This post will be put aside for now. It is quite easy to use HuggingFace with SageMaker now that Amazon and HuggingFace have made a partnership. You should only use HuggingFace with PyTorch Lightning after you've exhausted the more simple approaches that only involve HuggingFace (or if you really need a custom model, like a molti-modal model).

Understanding Model Deployment on SageMaker

Before I dive into the nitty-gritty details of how to use Hugging Face and PyTorch Lightning in SageMaker, I'm going to give a general overview of SageMaker. In other words, if you only want to know how to use Hugging Face and PyTorch Lightning, skip this section.

Quick Overview of SageMaker

SageMaker allows AWS users to create a notebook instance in the cloud. SageMaker tries to make it easy for data scientists and machine learning engineers to train and deploy their machine learning models in production. Therefore, if you are comfortable using Jupyter Notebooks for data science, SageMaker will be great for you. However, there are some pros and cons.
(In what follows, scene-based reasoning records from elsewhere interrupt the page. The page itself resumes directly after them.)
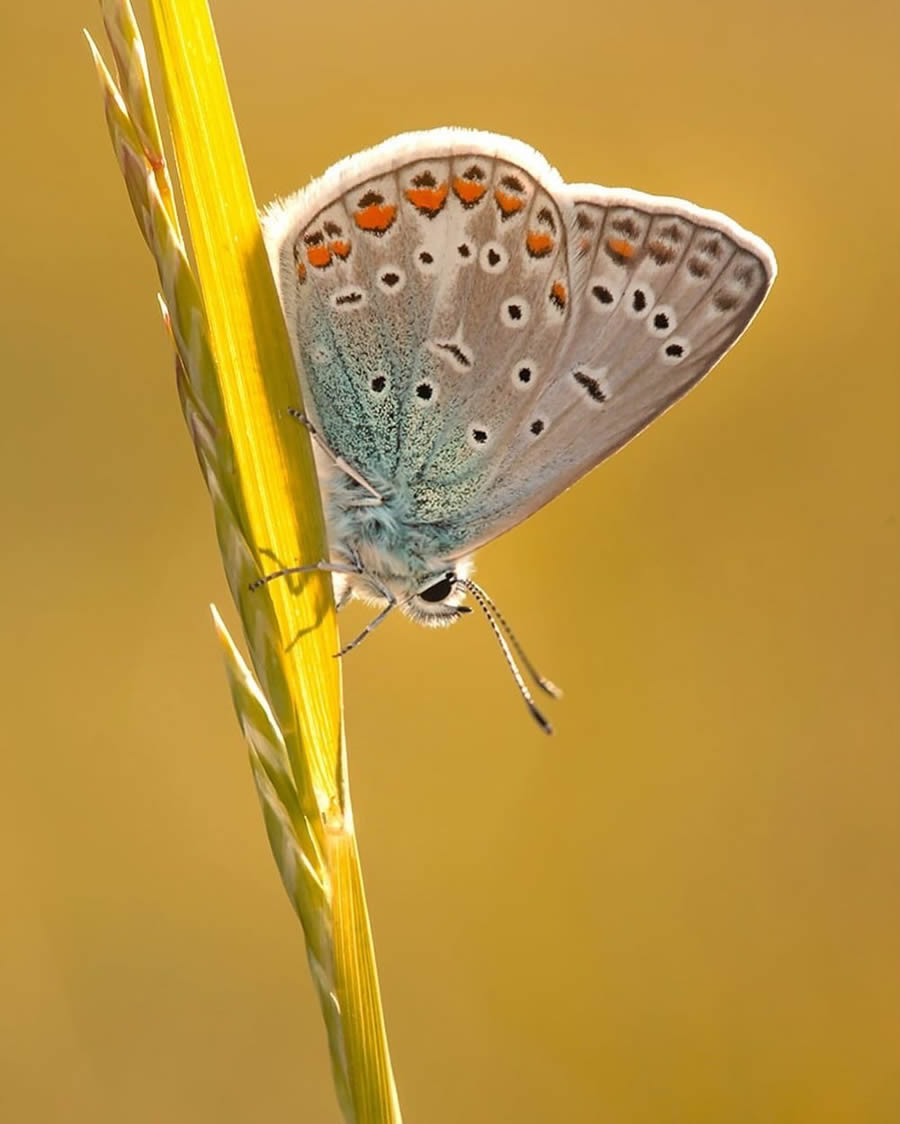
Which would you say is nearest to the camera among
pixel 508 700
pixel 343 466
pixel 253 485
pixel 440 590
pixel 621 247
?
pixel 253 485

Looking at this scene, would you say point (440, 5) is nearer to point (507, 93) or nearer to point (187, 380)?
point (507, 93)

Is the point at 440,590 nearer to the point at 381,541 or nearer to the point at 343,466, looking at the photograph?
the point at 381,541

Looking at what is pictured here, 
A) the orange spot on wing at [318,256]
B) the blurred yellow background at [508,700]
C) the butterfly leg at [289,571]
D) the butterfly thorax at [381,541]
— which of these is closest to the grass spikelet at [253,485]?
the butterfly leg at [289,571]

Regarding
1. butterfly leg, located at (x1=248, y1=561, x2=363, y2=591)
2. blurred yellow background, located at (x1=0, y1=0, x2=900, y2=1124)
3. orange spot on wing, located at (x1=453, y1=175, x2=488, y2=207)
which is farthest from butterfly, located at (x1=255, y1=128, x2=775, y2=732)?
blurred yellow background, located at (x1=0, y1=0, x2=900, y2=1124)

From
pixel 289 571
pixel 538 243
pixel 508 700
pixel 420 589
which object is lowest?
pixel 289 571

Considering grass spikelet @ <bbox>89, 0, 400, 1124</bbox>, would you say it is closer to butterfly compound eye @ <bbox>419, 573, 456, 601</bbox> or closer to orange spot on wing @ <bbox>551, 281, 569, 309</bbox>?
orange spot on wing @ <bbox>551, 281, 569, 309</bbox>

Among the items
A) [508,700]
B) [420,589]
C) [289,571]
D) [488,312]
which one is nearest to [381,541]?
[420,589]
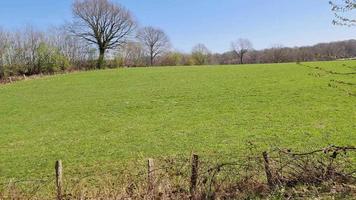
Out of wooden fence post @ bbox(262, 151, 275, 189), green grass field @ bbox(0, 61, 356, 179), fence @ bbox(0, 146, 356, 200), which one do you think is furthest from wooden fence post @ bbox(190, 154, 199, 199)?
green grass field @ bbox(0, 61, 356, 179)

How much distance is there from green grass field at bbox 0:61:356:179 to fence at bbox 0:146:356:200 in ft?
5.04

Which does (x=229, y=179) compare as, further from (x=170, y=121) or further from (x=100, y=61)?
(x=100, y=61)

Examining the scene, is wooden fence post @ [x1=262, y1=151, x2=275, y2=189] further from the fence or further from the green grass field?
the green grass field

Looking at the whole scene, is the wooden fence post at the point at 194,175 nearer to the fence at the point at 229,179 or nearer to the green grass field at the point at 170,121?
the fence at the point at 229,179

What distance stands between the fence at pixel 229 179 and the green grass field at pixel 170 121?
5.04 feet

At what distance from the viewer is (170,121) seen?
63.2ft

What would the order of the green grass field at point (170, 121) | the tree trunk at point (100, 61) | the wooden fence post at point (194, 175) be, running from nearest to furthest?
the wooden fence post at point (194, 175) < the green grass field at point (170, 121) < the tree trunk at point (100, 61)

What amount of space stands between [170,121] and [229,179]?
12285 millimetres

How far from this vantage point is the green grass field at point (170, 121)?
13156 mm

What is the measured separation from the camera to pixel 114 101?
27.4 meters

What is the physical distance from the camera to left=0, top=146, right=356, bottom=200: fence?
670 centimetres

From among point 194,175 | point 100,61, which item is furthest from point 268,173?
point 100,61

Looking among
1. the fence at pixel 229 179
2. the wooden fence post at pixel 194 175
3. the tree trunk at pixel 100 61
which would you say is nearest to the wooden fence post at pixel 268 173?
the fence at pixel 229 179

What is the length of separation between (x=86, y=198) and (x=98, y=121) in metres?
14.3
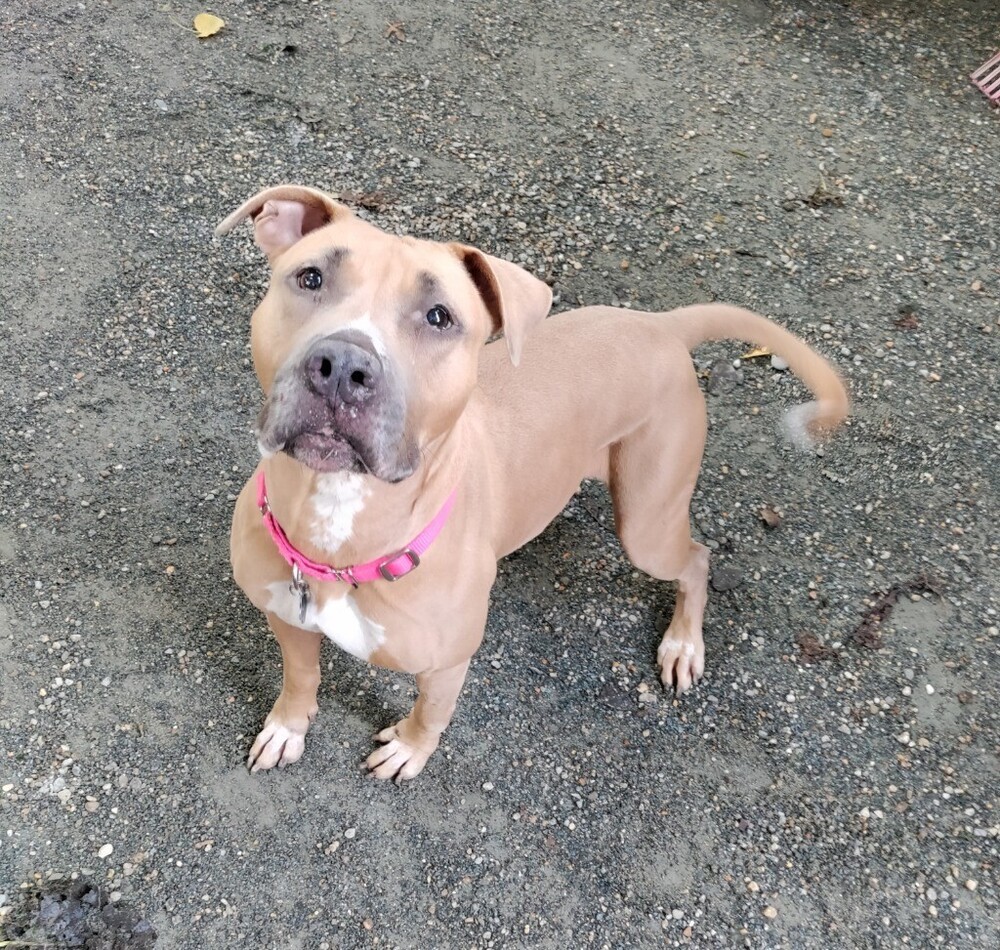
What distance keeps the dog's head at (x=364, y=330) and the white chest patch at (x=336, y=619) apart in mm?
580

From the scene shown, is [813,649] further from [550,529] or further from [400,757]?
[400,757]

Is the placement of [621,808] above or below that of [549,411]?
below

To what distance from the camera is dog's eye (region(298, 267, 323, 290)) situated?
96.0 inches

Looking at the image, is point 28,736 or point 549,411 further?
point 28,736

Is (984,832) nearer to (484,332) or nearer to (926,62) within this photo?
(484,332)

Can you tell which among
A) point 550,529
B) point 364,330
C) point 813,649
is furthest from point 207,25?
point 813,649

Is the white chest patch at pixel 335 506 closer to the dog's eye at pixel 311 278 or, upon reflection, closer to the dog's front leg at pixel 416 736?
the dog's eye at pixel 311 278

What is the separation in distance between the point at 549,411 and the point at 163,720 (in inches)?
69.9

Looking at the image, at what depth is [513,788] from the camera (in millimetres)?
3578

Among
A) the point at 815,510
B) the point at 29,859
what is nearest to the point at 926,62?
the point at 815,510

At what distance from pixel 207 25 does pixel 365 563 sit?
464 centimetres

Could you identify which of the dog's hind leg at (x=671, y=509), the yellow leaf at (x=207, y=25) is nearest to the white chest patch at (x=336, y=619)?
the dog's hind leg at (x=671, y=509)

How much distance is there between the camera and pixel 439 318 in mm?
2488

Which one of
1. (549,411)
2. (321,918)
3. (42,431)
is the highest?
(549,411)
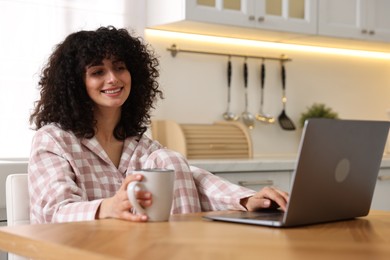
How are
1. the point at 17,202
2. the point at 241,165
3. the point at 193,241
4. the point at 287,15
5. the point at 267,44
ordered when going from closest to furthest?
1. the point at 193,241
2. the point at 17,202
3. the point at 241,165
4. the point at 287,15
5. the point at 267,44

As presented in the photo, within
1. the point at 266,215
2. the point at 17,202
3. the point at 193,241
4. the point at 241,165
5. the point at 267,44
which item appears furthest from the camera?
the point at 267,44

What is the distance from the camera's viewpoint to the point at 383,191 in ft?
12.4

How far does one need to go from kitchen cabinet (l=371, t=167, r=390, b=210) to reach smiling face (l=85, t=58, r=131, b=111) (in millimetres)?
1999

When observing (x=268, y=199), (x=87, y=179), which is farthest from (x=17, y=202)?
(x=268, y=199)

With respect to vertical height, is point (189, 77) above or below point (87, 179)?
above

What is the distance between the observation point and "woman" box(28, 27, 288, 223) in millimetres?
1790

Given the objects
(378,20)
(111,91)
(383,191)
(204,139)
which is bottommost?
(383,191)

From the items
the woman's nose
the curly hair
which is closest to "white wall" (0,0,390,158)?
the curly hair

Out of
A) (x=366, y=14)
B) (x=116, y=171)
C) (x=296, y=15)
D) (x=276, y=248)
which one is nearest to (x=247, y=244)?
(x=276, y=248)

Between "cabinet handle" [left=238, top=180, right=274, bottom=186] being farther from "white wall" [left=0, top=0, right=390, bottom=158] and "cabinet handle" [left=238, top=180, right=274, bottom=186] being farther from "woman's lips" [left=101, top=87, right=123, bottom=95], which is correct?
"woman's lips" [left=101, top=87, right=123, bottom=95]

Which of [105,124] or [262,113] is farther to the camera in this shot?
[262,113]

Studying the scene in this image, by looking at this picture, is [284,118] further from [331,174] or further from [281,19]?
[331,174]

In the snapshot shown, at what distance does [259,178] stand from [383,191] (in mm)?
775

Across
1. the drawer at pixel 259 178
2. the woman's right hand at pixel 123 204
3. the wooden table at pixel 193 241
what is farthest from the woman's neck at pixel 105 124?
the drawer at pixel 259 178
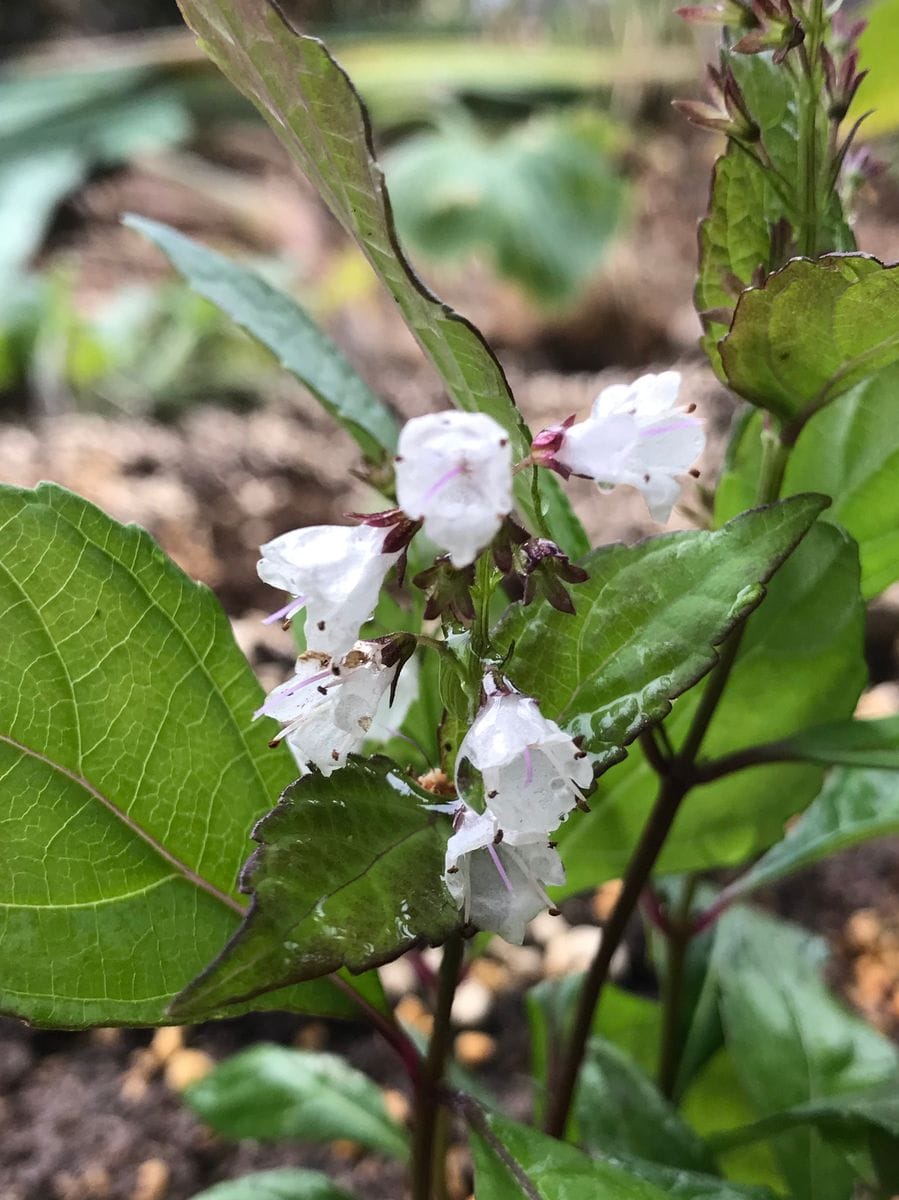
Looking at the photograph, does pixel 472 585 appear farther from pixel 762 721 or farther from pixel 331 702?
pixel 762 721

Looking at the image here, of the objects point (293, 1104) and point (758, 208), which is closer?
point (758, 208)

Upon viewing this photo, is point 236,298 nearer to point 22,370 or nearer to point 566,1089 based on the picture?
point 566,1089

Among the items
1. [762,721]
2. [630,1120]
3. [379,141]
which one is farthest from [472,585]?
[379,141]

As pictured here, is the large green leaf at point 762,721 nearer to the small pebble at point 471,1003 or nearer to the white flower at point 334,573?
the white flower at point 334,573

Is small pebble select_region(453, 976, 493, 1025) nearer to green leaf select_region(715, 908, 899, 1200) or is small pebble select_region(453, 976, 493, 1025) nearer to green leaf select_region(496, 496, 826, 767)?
green leaf select_region(715, 908, 899, 1200)

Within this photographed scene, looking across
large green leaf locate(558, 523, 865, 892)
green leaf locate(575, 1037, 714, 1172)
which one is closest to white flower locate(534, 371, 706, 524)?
large green leaf locate(558, 523, 865, 892)

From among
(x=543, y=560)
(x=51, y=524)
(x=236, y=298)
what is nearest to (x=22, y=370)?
(x=236, y=298)
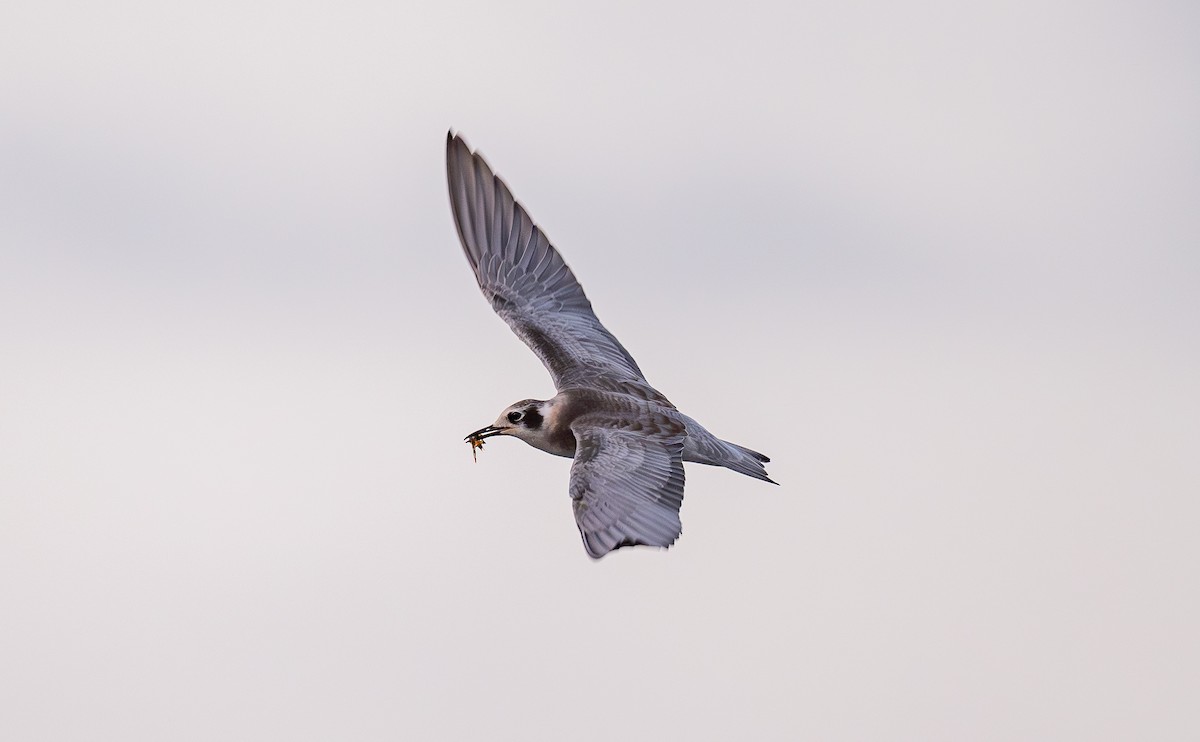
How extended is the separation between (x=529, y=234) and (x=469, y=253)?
1.03 metres

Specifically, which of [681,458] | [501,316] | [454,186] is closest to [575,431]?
[681,458]

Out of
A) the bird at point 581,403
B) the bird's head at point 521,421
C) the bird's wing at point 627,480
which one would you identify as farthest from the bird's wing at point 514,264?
the bird's wing at point 627,480

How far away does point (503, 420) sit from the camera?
21.6 m

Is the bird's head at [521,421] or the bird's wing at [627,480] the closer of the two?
the bird's wing at [627,480]

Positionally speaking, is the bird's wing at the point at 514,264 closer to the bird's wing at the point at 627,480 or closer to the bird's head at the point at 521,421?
the bird's head at the point at 521,421

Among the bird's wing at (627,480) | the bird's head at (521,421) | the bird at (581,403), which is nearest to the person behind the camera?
the bird's wing at (627,480)

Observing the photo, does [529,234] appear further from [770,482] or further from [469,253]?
[770,482]

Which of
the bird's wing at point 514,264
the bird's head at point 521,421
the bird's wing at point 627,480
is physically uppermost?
the bird's wing at point 514,264

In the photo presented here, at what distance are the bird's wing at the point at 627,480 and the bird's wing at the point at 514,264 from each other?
3.43 metres

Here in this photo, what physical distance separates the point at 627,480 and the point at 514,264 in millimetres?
6919

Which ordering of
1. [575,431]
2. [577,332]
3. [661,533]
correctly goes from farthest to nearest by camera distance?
[577,332]
[575,431]
[661,533]

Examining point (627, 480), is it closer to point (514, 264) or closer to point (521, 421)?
point (521, 421)

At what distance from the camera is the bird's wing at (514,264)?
2406 centimetres

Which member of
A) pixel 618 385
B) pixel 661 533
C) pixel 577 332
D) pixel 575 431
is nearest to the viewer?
pixel 661 533
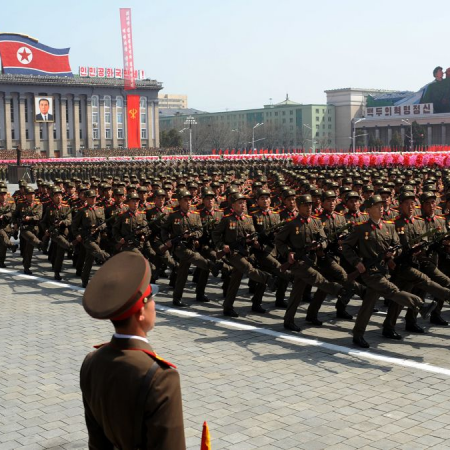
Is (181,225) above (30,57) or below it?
below

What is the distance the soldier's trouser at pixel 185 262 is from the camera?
10.9 m

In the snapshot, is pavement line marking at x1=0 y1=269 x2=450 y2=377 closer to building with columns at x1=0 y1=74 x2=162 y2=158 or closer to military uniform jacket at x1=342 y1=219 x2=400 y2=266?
military uniform jacket at x1=342 y1=219 x2=400 y2=266

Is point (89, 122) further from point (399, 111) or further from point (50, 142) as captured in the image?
point (399, 111)

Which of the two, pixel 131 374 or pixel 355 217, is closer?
pixel 131 374

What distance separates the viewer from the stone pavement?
5.84 m

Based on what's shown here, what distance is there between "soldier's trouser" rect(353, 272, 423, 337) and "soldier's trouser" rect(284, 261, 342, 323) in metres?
0.67

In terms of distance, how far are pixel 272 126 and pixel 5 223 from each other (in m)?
115

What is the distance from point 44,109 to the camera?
273 feet

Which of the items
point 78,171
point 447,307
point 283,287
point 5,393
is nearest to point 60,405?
point 5,393

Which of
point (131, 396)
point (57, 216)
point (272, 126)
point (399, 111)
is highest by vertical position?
point (399, 111)

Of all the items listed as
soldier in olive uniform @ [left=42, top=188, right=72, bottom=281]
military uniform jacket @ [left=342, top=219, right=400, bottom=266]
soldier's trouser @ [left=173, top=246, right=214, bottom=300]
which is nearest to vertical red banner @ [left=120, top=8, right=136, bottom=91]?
soldier in olive uniform @ [left=42, top=188, right=72, bottom=281]

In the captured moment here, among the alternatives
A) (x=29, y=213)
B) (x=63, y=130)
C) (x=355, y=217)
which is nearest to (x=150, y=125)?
(x=63, y=130)

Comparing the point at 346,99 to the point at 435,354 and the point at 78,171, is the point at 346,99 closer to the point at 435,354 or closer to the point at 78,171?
the point at 78,171

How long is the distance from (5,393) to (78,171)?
132 feet
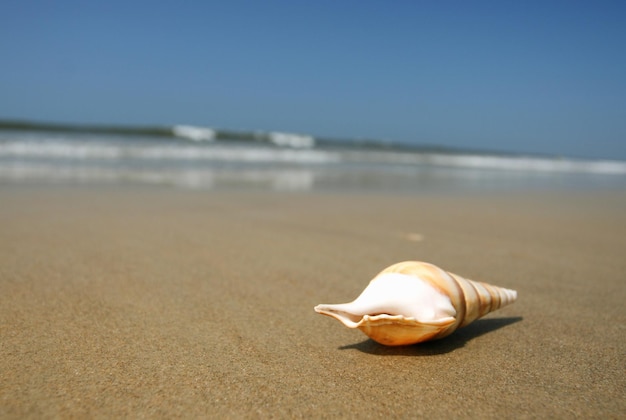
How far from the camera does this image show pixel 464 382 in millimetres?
1606

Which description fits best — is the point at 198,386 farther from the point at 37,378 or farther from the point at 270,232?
Result: the point at 270,232

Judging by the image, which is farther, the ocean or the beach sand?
the ocean

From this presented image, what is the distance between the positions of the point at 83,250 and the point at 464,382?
8.39 ft

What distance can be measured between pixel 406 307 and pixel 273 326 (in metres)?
0.64

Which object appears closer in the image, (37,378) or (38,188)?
(37,378)

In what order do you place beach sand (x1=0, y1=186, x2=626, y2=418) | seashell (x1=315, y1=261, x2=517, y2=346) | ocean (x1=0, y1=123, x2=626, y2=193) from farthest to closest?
ocean (x1=0, y1=123, x2=626, y2=193) < seashell (x1=315, y1=261, x2=517, y2=346) < beach sand (x1=0, y1=186, x2=626, y2=418)

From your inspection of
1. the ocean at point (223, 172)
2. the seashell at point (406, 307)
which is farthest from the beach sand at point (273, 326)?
the ocean at point (223, 172)

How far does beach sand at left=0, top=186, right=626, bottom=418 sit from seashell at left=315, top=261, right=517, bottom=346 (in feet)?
0.38

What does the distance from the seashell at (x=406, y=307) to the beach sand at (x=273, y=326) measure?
0.38ft

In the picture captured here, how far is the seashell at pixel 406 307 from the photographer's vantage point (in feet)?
5.38

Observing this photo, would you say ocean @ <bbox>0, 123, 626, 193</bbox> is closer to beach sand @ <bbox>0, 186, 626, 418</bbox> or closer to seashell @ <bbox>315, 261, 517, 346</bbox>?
beach sand @ <bbox>0, 186, 626, 418</bbox>

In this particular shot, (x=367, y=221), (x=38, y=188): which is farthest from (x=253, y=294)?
(x=38, y=188)

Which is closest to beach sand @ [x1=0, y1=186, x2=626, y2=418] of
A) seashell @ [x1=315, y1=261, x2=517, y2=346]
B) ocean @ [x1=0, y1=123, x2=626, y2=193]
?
seashell @ [x1=315, y1=261, x2=517, y2=346]

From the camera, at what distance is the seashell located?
1.64 metres
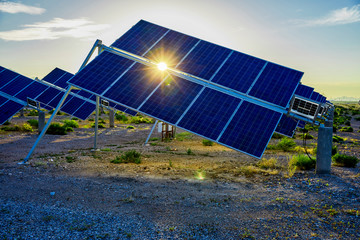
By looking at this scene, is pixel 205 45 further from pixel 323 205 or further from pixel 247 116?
pixel 323 205

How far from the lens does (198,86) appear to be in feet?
40.8

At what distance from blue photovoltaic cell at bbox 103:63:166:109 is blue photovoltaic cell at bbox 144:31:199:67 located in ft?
2.70

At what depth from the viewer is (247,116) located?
1141 cm

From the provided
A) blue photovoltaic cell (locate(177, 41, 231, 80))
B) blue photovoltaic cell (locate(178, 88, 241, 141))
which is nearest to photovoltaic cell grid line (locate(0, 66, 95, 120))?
blue photovoltaic cell (locate(177, 41, 231, 80))

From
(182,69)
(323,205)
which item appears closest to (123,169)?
(182,69)

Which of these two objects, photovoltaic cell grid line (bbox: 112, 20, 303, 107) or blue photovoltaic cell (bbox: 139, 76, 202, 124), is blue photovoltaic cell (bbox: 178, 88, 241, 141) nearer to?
blue photovoltaic cell (bbox: 139, 76, 202, 124)

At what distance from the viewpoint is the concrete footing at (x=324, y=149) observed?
39.1 ft

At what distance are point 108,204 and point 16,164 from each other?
6.73m

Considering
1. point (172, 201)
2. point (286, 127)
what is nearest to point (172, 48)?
point (172, 201)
  • SageMaker has a great surrounding ecosystem that allows you to train, debug, and deploy your models, as well as my other useful tools for machine learning in production.
  • It makes it easier to do some tests and sanity-checks when you are doing model development in the cloud.
  • The SageMaker Python SDK makes it easy to do things like A/B tests. In other words, when you create or update an endpoint, you can easily split the traffic going to one endpoint across several models (and by different percentages/weights). You can easily change the endpoint configuration to switch to the best model over time.
  • The SDK also makes it easy to load and unload models dynamically as needed (multi-model endpoints). If you use this in place of creating an endpoint for every model you put in production, you can save a heck of a lot of money. For example, if you have 1000 clients who all have a different model fine-tuned on their specific data, you can go from 171k to 1k US dollars per month!


  • AWS charges a premium for the usefulness of the notebook, and the surrounding infrastructure.
  • Since you need to use the SageMaker Python SDK to run your code, your local notebooks need to be updated to run in SageMaker. That means, depending on the task, it may be preferable to simply put all your code in scripts, spin up an EC2 instance, and deploy with Docker.

All-in-all, I would say that the best time to use SageMaker is when you are doing a lot of experimentation, you think notebooks will help you better explore the data, and you need to additional cloud compute resources.

AWS also has a lot of sample notebooks for deployment, so it may be worth it to check them (particularly if you are planning to deploy similar models). Building on top of the work of others could also save you some time.